The argument that we keep allocations the same for everyone to keep it clean is less compelling than the argument to eliminate prefix waste for users that will just simply never ever need anything remotely approaching a /48, or even a /56. I am aware of the size of the IPv6 address space. I’ve heard all of the analogies - a quintillion addresses for every millimeter on planet earth, or comparisons of golf balls to the sun, or whatever. Believe me, I know this - one of the greatest things about IPv6 is it’s fantastic address space. But before you jump into the pool of kool-aid, consider this. We’re shifting mentalities away from IPv4, and into IPv6. We don’t think about allocations in terms of addresses, but in terms of entire prefixes.

Since we’re talking about using /64 in most places, we now have to watch out for the number of prefixes we assign to entities.
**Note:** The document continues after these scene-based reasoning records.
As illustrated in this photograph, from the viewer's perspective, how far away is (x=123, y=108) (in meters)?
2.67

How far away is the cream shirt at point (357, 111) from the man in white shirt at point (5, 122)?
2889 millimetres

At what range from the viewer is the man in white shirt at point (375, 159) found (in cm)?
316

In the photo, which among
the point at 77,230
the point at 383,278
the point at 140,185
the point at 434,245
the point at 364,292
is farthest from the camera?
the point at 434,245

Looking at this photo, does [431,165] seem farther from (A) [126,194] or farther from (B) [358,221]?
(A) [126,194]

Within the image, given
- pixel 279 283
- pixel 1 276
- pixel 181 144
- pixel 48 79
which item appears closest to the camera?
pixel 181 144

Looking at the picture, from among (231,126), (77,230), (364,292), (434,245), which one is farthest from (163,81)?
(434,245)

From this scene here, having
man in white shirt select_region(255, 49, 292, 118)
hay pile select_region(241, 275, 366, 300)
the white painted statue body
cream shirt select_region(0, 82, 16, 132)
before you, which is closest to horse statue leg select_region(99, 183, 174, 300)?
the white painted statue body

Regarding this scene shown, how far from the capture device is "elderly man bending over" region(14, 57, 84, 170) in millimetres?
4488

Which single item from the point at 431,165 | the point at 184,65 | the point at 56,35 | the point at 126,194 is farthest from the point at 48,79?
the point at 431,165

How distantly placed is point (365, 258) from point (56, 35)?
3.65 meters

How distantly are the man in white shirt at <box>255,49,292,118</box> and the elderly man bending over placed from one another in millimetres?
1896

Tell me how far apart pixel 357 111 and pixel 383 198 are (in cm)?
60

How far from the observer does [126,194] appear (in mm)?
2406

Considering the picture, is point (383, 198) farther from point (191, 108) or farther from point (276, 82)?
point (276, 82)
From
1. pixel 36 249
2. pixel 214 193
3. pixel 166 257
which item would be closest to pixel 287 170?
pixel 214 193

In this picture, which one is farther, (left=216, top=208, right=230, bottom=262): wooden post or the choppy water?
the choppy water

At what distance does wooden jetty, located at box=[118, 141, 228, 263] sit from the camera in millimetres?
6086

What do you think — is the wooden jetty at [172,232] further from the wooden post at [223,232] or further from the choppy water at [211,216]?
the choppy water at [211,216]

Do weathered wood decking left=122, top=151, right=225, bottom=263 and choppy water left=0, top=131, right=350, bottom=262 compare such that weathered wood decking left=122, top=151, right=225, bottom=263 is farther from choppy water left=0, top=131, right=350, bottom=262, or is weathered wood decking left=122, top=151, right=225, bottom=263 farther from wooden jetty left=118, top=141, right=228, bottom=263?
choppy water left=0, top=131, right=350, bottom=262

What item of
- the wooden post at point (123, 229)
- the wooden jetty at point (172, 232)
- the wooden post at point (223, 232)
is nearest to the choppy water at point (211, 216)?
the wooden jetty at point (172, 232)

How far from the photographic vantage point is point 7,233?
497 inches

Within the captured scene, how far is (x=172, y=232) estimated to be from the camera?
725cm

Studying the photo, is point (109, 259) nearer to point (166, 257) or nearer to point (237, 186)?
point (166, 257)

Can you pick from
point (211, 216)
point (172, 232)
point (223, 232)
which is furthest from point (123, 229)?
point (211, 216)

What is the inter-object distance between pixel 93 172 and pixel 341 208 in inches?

Is there a corner case where a home user would need more than a /64? Of course there is - I’d be one of them. But I know, as well as most of you reading this, that 99.9999% of home users will NEVER require more than a single routed /64. Try setting up an IPv6 tunnel through Hurricane Electric (it’s free!). You’ll notice that the default allocation is a /64, but you can request a /48 with no justification needed! Keep in mind, though, that this service is OBVIOUSLY used for the technical users among us. For home use, I would say that a default allocation of /64 is the best option. In the rare event that the home user knows enough to realize that additional subnets are needed, an option to expand to a /56 can be made available.

For medium to large entities, I want to emphasize the fact that there are 65,536 /64 subnets in a single /48. Many many many organizations have nothing close to this number of networks. Some do, but many do not. Assuming a /48 for all business-class customers is truly wasteful, and again, I realize how many addresses there are to choose from. Still wasteful. I know we have 2^128 worth of address space to choose from. If we keep handing out blocks of 80 bits worth of address space to gas stations, we’ll find the end of that pool real quick.

For those of us that don’t work for IANA, we adopt this new mentality of thinking in terms of prefixes, and not just addresses. Prefixes become FAR more of a finite resource than addresses, and although we don’t have to necessarily be misers about it, we could benefit from adopting a responsible method of distributing these prefixes. The 32-bit address space that we run on today was originally aimed at a fledgling internet, and no one could have possibly anticipated the scale of the modern-day internet. Who knows - in 30 years, 128 bits may not be enough.